*** Block opens ***

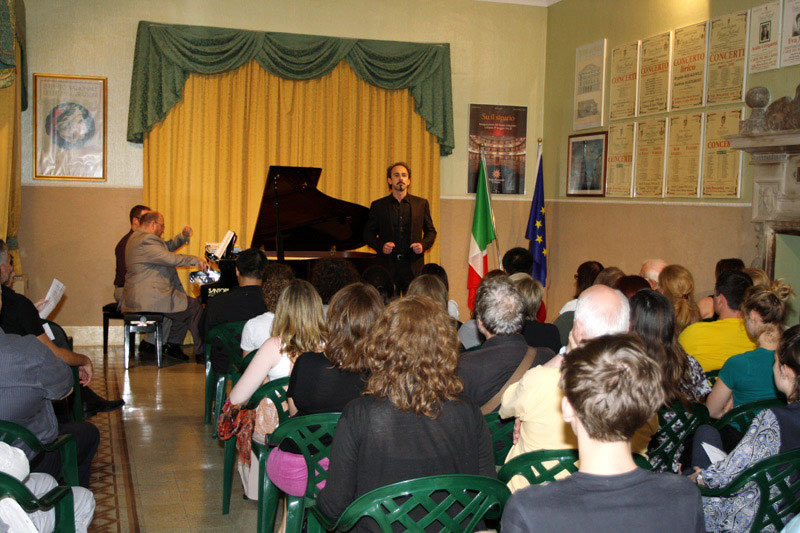 Maestro Benton Hess and Italian basso Federico Sacchi perform a recital in Sala Boscarini for a warm, receptive audience.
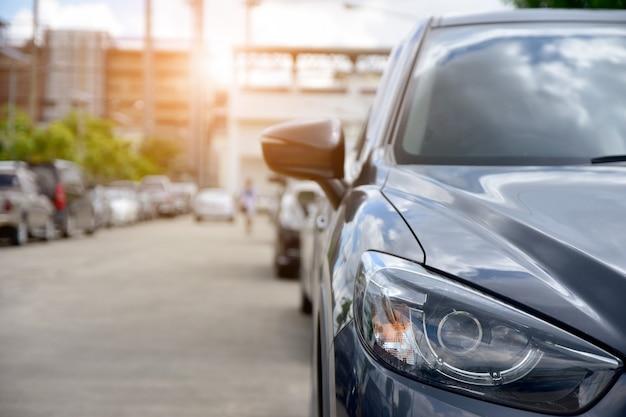Автомобиль, припаркованный на дороге, автомобиль на улице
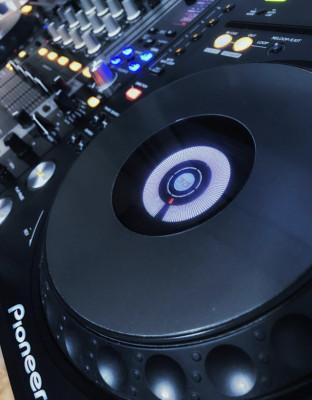 Equipo DJ Pioneer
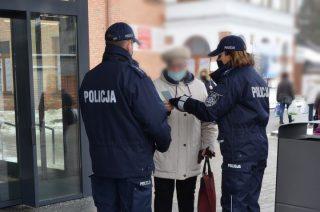 Policja rozdawał prezenty z okazji dnia Babci i Dziadka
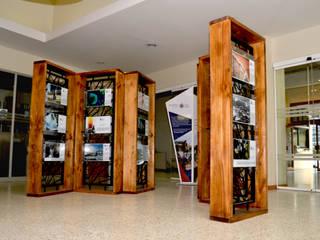 MODULO EXPOSITIVO PUCV:  de estilo  por Gen Arquitectura & Diseño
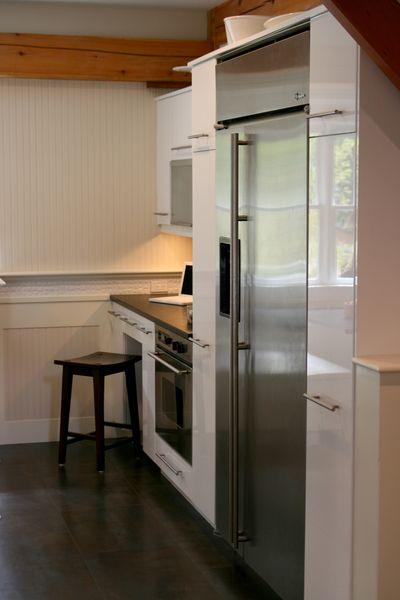 Kitchen refrig vert 1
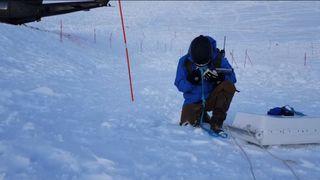 Snowvision rakk  bare å søke 3 mål av raset i Tamokdalen før de måtte avblåse på grunn av økt rasfare.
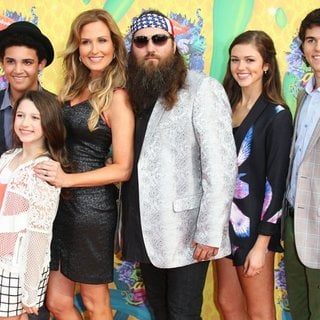 Lil Will Robertson, Bella Robertson, Korie Robertson, Willie Robertson, Sadie Robertson, John Luke Robertson in Nickelodeon's 27th Annual Kids' Choice Awards - Arrivals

*** Block closes ***

→ **Exercise description**
Output every record above word for word, omitting any pictures they contain.

→ **Reply to the exercise**
 Maestro Benton Hess and Italian basso Federico Sacchi perform a recital in Sala Boscarini for a warm, receptive audience.
Автомобиль, припаркованный на дороге, автомобиль на улице
 Equipo DJ Pioneer
 Policja rozdawał prezenty z okazji dnia Babci i Dziadka
 MODULO EXPOSITIVO PUCV:  de estilo  por Gen Arquitectura & Diseño
 Kitchen refrig vert 1
 Snowvision rakk  bare å søke 3 mål av raset i Tamokdalen før de måtte avblåse på grunn av økt rasfare.
 Lil Will Robertson, Bella Robertson, Korie Robertson, Willie Robertson, Sadie Robertson, John Luke Robertson in Nickelodeon's 27th Annual Kids' Choice Awards - Arrivals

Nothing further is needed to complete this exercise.